Glossary · Compliance concepts
What is Statement of Applicability?
Also known as: SoA, SOA
A Statement of Applicability (SoA) is the ISO 27001 and ISO 42001 document that lists every Annex A control and records whether each one is applicable or excluded, the justification for that decision, and its implementation status. It is the cornerstone document an auditor reviews to understand the ISMS at a glance.
Key takeaways
- The SoA maps every Annex A control to an applicable-or-excluded decision with a written justification.
- It is one of the first and most scrutinized documents in an ISO 27001 or ISO 42001 audit.
- It is produced from the risk assessment and risk treatment outputs, not written in isolation.
- Each exclusion must be justified; unjustified exclusions are a common audit finding.
- It is a living document that is updated as controls and risks change.
What the SoA is and why it matters
The Statement of Applicability is a required document in both ISO 27001 and ISO 42001. It enumerates every control in the standard's Annex A and, for each one, states whether it applies, why, and how far it has been implemented.
It matters because it is effectively the index of the entire management system. An auditor can read the SoA and immediately see which controls the organization claims, which it has excluded, and the reasoning behind every choice. For that reason it is often the first document requested in an audit.
The SoA also forces discipline: an organization cannot quietly skip a control, because every Annex A item must be accounted for with an explicit, justified decision.
What each SoA entry contains
For every Annex A control, a well-formed SoA records the following:
- The control reference and name
- Whether it is applicable or excluded
- A justification for inclusion or exclusion
- The implementation status (for example: implemented, in progress, planned)

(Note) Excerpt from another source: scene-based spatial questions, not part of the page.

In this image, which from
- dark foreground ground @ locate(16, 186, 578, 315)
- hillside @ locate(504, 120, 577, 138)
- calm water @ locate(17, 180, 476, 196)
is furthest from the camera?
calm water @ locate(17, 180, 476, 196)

- A reference to where the control is documented or evidenced
The applicability decisions trace back to the risk assessment and risk treatment work. A control is typically applicable because it addresses an identified risk, and excluded only when no relevant risk exists. The Annex A controls catalog defines the full list the SoA must cover.
Who produces it and how it is used in audit
The SoA is usually owned by the person running the ISMS or AIMS, drawing on input from control owners across the organization. It is not a one-time deliverable; it is revised whenever risks, controls, or scope change.
During certification, the auditor uses the SoA as a checklist, sampling controls marked applicable and asking for evidence that they operate as claimed. A mismatch between the SoA and reality, or an applicable control with no supporting evidence, is a finding.
Keeping the SoA aligned with reality is easier when control evidence is gathered continuously rather than at audit time, which is the goal of continuous control monitoring.
Common pitfalls
The classic mistake is excluding controls without a defensible justification, or excluding them simply because they are inconvenient to implement. Auditors challenge weak justifications directly.
A second pitfall is letting the SoA drift out of sync with the actual environment, so it lists controls as implemented that have since lapsed. A third is treating it as a standalone document disconnected from the risk assessment that should drive its content.
Frequently asked questions
- Can I exclude an Annex A control from my SoA?
- Yes, but every exclusion must carry a justification explaining why the control does not apply to your scope or risks. Excluding a control for convenience, without a defensible reason, is a common audit finding.
- How is the SoA different from a risk treatment plan?
- The risk treatment plan describes how you will address specific risks, while the SoA maps every Annex A control to an applicability decision. They are related: the treatment decisions inform which controls the SoA marks as applicable.
- How often should the SoA be updated?
- Whenever scope, risks, or controls change, and at minimum it should be reviewed during periodic management reviews and internal audits to confirm it still reflects reality.
- Is a Statement of Applicability required for ISO 42001 too?
- Yes. ISO 42001 follows the same management-system structure as ISO 27001, including a Statement of Applicability covering its AI-specific Annex A controls.